ADR-060 — STOA Token Compression (STC): Lossless Response Compression for LLM Agents
Status: Accepted Date: 2026-04-01 Author: Christophe (CAB Ingénierie) Council: S1 6.00/10 (Fix → adjusted), S2 7.25/10 (Fix) — Impact 68 (CRITICAL) Ticket: CAB-1936
Context
LLM token budgets are the #1 cost driver for AI agent users. Every tool call response passes through the gateway as JSON — a format designed for human readability, not token efficiency. JSON structural characters (", {, }, ,, :) consume tokens without carrying semantic value.
IBM's MCP Context Forge introduced "TOON" compression (3,500+ stars, Apache 2.0) — a proprietary lossless format that strips JSON punctuation to reduce token consumption. Benchmarks show 15-30% token reduction on typical tool responses.

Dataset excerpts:
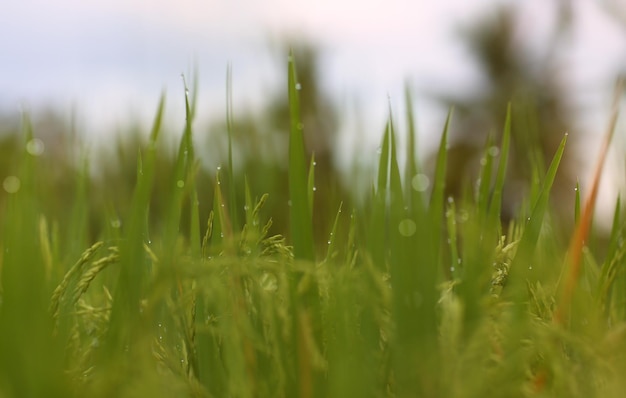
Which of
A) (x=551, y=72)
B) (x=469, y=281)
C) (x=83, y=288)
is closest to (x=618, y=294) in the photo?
(x=469, y=281)

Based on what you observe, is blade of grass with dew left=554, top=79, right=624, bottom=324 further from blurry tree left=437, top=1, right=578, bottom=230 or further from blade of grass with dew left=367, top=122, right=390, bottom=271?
blurry tree left=437, top=1, right=578, bottom=230

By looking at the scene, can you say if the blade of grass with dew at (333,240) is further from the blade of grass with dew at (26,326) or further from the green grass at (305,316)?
the blade of grass with dew at (26,326)

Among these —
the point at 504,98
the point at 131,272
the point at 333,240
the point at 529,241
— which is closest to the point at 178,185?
the point at 131,272

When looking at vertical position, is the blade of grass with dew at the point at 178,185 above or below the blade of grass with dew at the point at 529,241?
above

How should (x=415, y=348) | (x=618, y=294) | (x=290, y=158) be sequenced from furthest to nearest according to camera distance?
(x=618, y=294) → (x=290, y=158) → (x=415, y=348)

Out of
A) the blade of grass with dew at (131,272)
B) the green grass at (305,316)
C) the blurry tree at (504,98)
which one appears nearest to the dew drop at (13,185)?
the green grass at (305,316)

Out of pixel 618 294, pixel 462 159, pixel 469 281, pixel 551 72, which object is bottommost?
pixel 462 159

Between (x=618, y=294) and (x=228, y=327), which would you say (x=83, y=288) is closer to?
(x=228, y=327)
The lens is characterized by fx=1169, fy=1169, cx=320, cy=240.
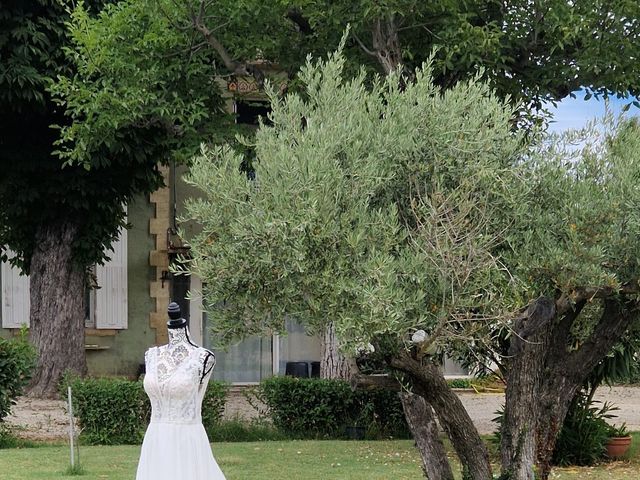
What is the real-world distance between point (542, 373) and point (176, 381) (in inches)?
153

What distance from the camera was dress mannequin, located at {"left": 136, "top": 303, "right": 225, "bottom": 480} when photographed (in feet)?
25.2

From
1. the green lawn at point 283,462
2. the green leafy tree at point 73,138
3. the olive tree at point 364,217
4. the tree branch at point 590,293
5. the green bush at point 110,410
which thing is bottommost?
the green lawn at point 283,462

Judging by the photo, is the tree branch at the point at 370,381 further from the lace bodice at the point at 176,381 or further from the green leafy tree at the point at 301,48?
the green leafy tree at the point at 301,48

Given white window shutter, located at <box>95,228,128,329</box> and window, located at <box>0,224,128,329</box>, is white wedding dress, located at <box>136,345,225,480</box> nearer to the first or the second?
window, located at <box>0,224,128,329</box>

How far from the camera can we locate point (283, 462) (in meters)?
12.8

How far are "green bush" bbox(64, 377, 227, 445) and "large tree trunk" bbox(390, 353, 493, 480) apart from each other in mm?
5737

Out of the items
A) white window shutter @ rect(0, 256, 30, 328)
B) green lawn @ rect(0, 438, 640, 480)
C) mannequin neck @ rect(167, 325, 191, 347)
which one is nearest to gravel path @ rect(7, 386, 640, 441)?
green lawn @ rect(0, 438, 640, 480)

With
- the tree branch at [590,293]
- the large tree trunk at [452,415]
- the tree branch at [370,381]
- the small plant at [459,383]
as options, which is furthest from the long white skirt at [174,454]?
the small plant at [459,383]

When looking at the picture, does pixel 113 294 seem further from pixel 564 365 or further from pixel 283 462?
pixel 564 365

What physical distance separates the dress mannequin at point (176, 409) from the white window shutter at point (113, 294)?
50.2 ft

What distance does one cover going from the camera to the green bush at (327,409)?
14945mm

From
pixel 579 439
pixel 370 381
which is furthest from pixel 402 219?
pixel 579 439

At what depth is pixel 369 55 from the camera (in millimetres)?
13555

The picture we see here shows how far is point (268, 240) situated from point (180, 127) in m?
7.58
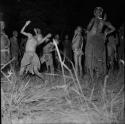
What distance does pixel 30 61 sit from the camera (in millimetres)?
9602

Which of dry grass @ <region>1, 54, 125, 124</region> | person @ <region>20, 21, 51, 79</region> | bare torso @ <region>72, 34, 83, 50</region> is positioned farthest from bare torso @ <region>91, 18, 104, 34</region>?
dry grass @ <region>1, 54, 125, 124</region>

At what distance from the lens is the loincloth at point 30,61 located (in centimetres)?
956

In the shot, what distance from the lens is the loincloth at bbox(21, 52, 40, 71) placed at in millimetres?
9562

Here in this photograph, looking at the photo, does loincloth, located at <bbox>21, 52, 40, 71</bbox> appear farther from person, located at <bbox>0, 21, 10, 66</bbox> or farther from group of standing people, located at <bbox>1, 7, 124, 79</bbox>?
person, located at <bbox>0, 21, 10, 66</bbox>

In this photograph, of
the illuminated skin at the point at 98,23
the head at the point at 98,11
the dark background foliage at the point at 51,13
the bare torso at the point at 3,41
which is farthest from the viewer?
the dark background foliage at the point at 51,13

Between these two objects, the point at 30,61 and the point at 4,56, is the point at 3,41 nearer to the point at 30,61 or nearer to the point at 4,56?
the point at 4,56

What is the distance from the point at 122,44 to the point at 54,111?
7.74 m

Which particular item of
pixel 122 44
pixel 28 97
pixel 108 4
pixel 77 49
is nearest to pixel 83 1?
pixel 108 4

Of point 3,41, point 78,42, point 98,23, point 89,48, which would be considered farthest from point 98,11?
point 3,41

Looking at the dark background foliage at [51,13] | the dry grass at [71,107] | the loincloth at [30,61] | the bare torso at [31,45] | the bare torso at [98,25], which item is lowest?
the dry grass at [71,107]

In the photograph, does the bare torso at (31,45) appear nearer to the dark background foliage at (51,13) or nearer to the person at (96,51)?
the person at (96,51)

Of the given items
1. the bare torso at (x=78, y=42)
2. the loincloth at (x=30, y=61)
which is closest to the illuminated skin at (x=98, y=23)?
the bare torso at (x=78, y=42)

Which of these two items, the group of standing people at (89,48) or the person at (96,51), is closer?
the group of standing people at (89,48)

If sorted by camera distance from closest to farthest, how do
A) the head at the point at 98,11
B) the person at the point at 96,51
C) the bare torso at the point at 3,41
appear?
the head at the point at 98,11, the person at the point at 96,51, the bare torso at the point at 3,41
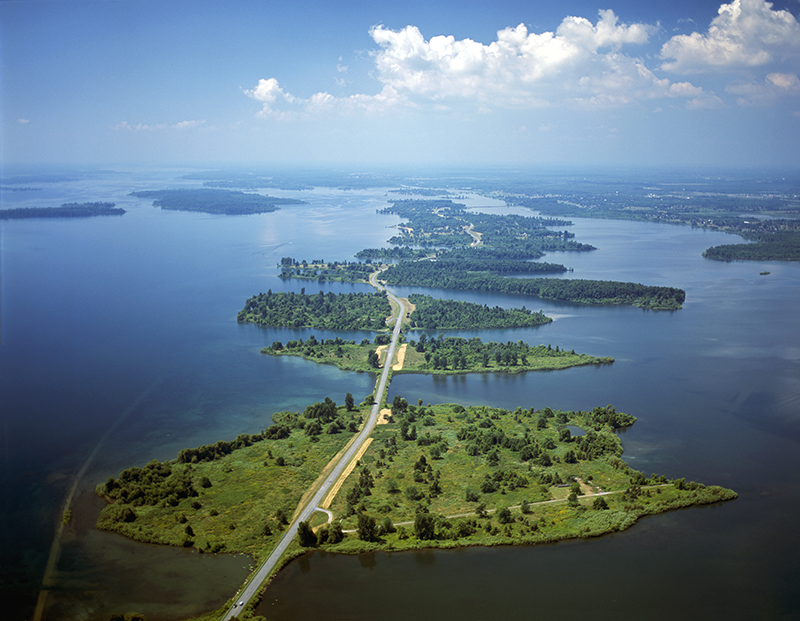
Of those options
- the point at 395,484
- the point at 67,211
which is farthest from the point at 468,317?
the point at 67,211

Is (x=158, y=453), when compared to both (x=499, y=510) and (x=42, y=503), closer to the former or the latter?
(x=42, y=503)

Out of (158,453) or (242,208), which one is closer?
(158,453)

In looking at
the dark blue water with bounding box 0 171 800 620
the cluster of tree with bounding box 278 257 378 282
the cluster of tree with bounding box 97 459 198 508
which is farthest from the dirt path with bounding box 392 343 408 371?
the cluster of tree with bounding box 278 257 378 282

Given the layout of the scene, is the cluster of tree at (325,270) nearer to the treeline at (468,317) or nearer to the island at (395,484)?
the treeline at (468,317)

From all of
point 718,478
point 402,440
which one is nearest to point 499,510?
point 402,440

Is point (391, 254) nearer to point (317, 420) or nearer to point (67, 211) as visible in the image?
point (317, 420)

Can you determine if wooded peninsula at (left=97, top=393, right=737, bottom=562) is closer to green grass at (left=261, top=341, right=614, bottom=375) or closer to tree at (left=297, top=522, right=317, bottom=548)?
tree at (left=297, top=522, right=317, bottom=548)

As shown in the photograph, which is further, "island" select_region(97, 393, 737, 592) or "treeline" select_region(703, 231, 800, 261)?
"treeline" select_region(703, 231, 800, 261)

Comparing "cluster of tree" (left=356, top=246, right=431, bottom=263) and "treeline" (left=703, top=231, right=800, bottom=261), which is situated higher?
"treeline" (left=703, top=231, right=800, bottom=261)
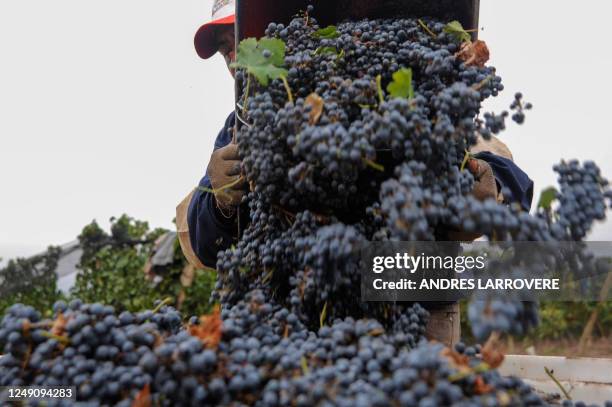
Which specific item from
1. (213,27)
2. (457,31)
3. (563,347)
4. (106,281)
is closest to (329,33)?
(457,31)

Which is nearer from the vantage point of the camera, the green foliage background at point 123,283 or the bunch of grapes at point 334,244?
the bunch of grapes at point 334,244

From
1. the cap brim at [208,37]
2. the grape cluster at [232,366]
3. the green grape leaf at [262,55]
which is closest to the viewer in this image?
the grape cluster at [232,366]

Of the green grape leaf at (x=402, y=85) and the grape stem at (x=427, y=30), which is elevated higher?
the grape stem at (x=427, y=30)

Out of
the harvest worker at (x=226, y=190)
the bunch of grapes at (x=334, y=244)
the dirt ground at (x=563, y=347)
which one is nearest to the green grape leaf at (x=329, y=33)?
the bunch of grapes at (x=334, y=244)

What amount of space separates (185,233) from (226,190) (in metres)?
0.99

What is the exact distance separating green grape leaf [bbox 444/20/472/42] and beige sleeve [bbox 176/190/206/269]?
1.37 m

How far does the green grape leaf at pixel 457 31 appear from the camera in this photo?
1213mm

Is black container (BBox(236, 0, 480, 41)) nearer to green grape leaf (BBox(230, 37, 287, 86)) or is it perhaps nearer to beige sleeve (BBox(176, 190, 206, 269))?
green grape leaf (BBox(230, 37, 287, 86))

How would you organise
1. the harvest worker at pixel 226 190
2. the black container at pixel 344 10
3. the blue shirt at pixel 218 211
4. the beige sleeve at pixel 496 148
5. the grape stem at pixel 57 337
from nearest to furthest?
the grape stem at pixel 57 337, the black container at pixel 344 10, the harvest worker at pixel 226 190, the blue shirt at pixel 218 211, the beige sleeve at pixel 496 148

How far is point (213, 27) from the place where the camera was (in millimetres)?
2275

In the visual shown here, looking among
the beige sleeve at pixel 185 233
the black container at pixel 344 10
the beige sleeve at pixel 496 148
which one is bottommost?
the beige sleeve at pixel 185 233

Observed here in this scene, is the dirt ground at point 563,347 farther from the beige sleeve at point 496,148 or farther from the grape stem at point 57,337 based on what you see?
the grape stem at point 57,337

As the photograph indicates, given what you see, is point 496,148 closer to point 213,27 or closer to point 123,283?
point 213,27

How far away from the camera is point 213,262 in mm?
2055
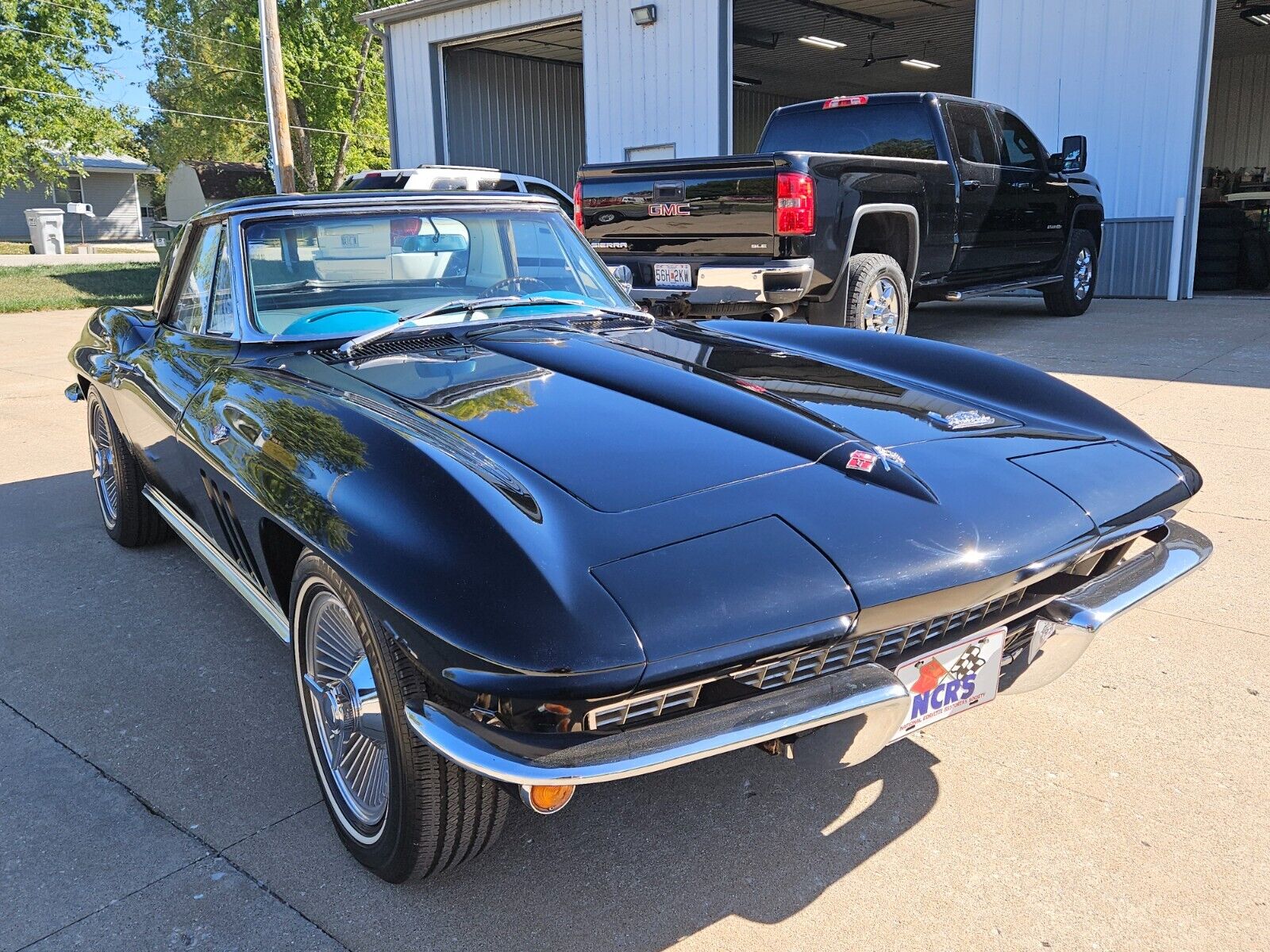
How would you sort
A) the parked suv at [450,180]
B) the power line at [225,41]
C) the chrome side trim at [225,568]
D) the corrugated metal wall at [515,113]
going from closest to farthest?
the chrome side trim at [225,568], the parked suv at [450,180], the corrugated metal wall at [515,113], the power line at [225,41]

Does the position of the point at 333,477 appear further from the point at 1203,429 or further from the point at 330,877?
the point at 1203,429

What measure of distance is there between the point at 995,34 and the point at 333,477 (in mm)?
13542

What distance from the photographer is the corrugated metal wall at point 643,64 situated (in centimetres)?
1526

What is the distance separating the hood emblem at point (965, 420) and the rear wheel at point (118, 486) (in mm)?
3067

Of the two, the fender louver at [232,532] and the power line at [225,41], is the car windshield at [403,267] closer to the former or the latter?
the fender louver at [232,532]

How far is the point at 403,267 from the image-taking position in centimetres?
354

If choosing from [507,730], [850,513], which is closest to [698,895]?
[507,730]

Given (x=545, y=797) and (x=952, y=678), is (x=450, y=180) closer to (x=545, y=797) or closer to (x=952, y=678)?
(x=952, y=678)

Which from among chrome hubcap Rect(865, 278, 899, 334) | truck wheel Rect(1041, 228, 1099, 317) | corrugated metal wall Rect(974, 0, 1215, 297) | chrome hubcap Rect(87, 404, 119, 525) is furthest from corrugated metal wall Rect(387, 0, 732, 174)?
chrome hubcap Rect(87, 404, 119, 525)

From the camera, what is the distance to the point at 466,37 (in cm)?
1847

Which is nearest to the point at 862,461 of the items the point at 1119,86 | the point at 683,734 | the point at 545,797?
the point at 683,734

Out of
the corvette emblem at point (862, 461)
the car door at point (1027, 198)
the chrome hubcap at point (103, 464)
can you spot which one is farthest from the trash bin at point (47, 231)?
the corvette emblem at point (862, 461)

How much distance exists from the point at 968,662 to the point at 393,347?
1.89 m

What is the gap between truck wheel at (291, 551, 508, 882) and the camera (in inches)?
77.5
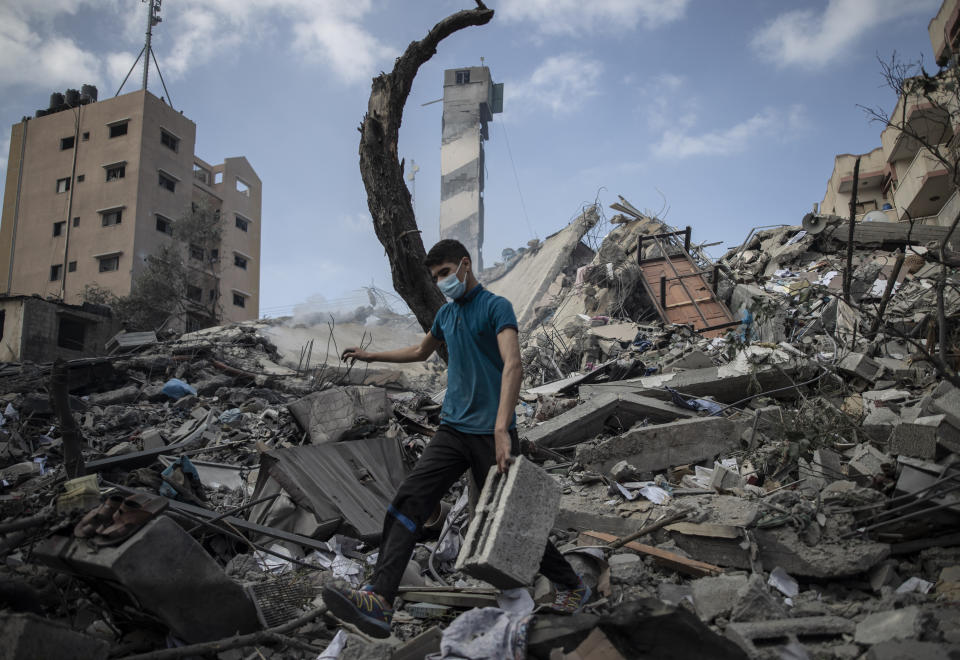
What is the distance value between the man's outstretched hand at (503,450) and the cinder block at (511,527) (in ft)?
0.10

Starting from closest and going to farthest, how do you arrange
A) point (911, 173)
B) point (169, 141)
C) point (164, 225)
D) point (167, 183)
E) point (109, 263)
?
point (911, 173)
point (109, 263)
point (164, 225)
point (167, 183)
point (169, 141)

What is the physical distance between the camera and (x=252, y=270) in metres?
31.6

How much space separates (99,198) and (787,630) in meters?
29.6

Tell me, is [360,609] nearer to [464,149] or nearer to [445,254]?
[445,254]

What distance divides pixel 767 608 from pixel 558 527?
151 cm

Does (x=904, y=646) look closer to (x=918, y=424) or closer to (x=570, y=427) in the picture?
(x=918, y=424)

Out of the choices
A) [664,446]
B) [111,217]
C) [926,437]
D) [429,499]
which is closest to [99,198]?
[111,217]

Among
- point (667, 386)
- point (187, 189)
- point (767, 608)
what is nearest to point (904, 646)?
point (767, 608)

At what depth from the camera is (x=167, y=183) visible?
2716cm

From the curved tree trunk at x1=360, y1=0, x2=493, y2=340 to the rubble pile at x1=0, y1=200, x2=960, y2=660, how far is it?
1018 millimetres

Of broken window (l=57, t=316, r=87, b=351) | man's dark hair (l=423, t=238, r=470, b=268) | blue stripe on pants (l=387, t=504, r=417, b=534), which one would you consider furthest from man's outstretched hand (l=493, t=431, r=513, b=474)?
broken window (l=57, t=316, r=87, b=351)

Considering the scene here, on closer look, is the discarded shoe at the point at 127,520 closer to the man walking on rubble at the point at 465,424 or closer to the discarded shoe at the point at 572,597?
the man walking on rubble at the point at 465,424

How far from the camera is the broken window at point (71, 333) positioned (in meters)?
17.4

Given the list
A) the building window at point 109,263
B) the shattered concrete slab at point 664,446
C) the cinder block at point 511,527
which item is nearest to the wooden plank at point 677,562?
the cinder block at point 511,527
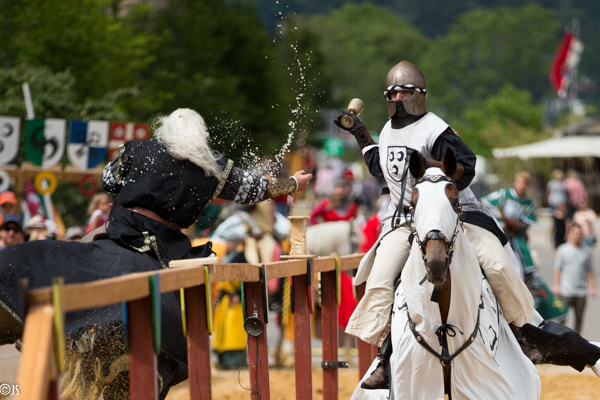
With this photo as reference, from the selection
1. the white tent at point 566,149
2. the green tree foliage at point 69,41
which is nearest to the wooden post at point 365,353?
the green tree foliage at point 69,41

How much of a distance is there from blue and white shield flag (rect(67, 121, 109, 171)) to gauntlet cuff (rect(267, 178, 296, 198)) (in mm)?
5150

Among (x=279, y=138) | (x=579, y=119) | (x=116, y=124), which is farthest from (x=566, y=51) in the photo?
(x=116, y=124)

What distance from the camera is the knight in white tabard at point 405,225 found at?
4734 mm

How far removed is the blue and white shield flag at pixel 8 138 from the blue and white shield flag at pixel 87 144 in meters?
0.69

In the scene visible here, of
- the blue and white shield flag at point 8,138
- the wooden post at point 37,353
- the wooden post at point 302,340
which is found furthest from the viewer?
the blue and white shield flag at point 8,138

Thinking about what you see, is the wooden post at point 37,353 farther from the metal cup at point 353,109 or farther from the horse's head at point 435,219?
the metal cup at point 353,109

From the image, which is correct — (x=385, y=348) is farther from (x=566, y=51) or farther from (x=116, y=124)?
(x=566, y=51)

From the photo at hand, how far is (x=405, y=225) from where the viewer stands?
190 inches

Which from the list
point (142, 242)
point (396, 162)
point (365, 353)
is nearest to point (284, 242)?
point (365, 353)

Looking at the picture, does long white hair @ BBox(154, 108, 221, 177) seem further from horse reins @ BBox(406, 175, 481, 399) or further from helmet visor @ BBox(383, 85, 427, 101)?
horse reins @ BBox(406, 175, 481, 399)

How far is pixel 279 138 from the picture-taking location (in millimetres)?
33594

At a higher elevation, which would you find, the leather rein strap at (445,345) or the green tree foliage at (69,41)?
the green tree foliage at (69,41)

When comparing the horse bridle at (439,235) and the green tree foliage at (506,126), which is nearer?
the horse bridle at (439,235)

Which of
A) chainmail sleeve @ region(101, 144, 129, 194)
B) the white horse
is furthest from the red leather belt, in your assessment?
the white horse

[Tasks to carry out]:
1. Name every field label that appears in the line directly under the title of the ADR page.
2. According to the ADR page, what token reduction do benchmarks show for TOON compression on typical tool responses?
3. Reproduce the part of the ADR page starting at "ADR-060 — STOA" and ending at "typical tool responses.".
Answer using only the ADR page.

[Results in order]:
1. Status, Date, Author, Council, Ticket

2. 15-30%

3.
ADR-060 — STOA Token Compression (STC): Lossless Response Compression for LLM Agents
Status: Accepted Date: 2026-04-01 Author: Christophe (CAB Ingénierie) Council: S1 6.00/10 (Fix → adjusted), S2 7.25/10 (Fix) — Impact 68 (CRITICAL) Ticket: CAB-1936
Context
LLM token budgets are the #1 cost driver for AI agent users. Every tool call response passes through the gateway as JSON — a format designed for human readability, not token efficiency. JSON structural characters (", {, }, ,, :) consume tokens without carrying semantic value.
IBM's MCP Context Forge introduced "TOON" compression (3,500+ stars, Apache 2.0) — a proprietary lossless format that strips JSON punctuation to reduce token consumption. Benchmarks show 15-30% token reduction on typical tool responses.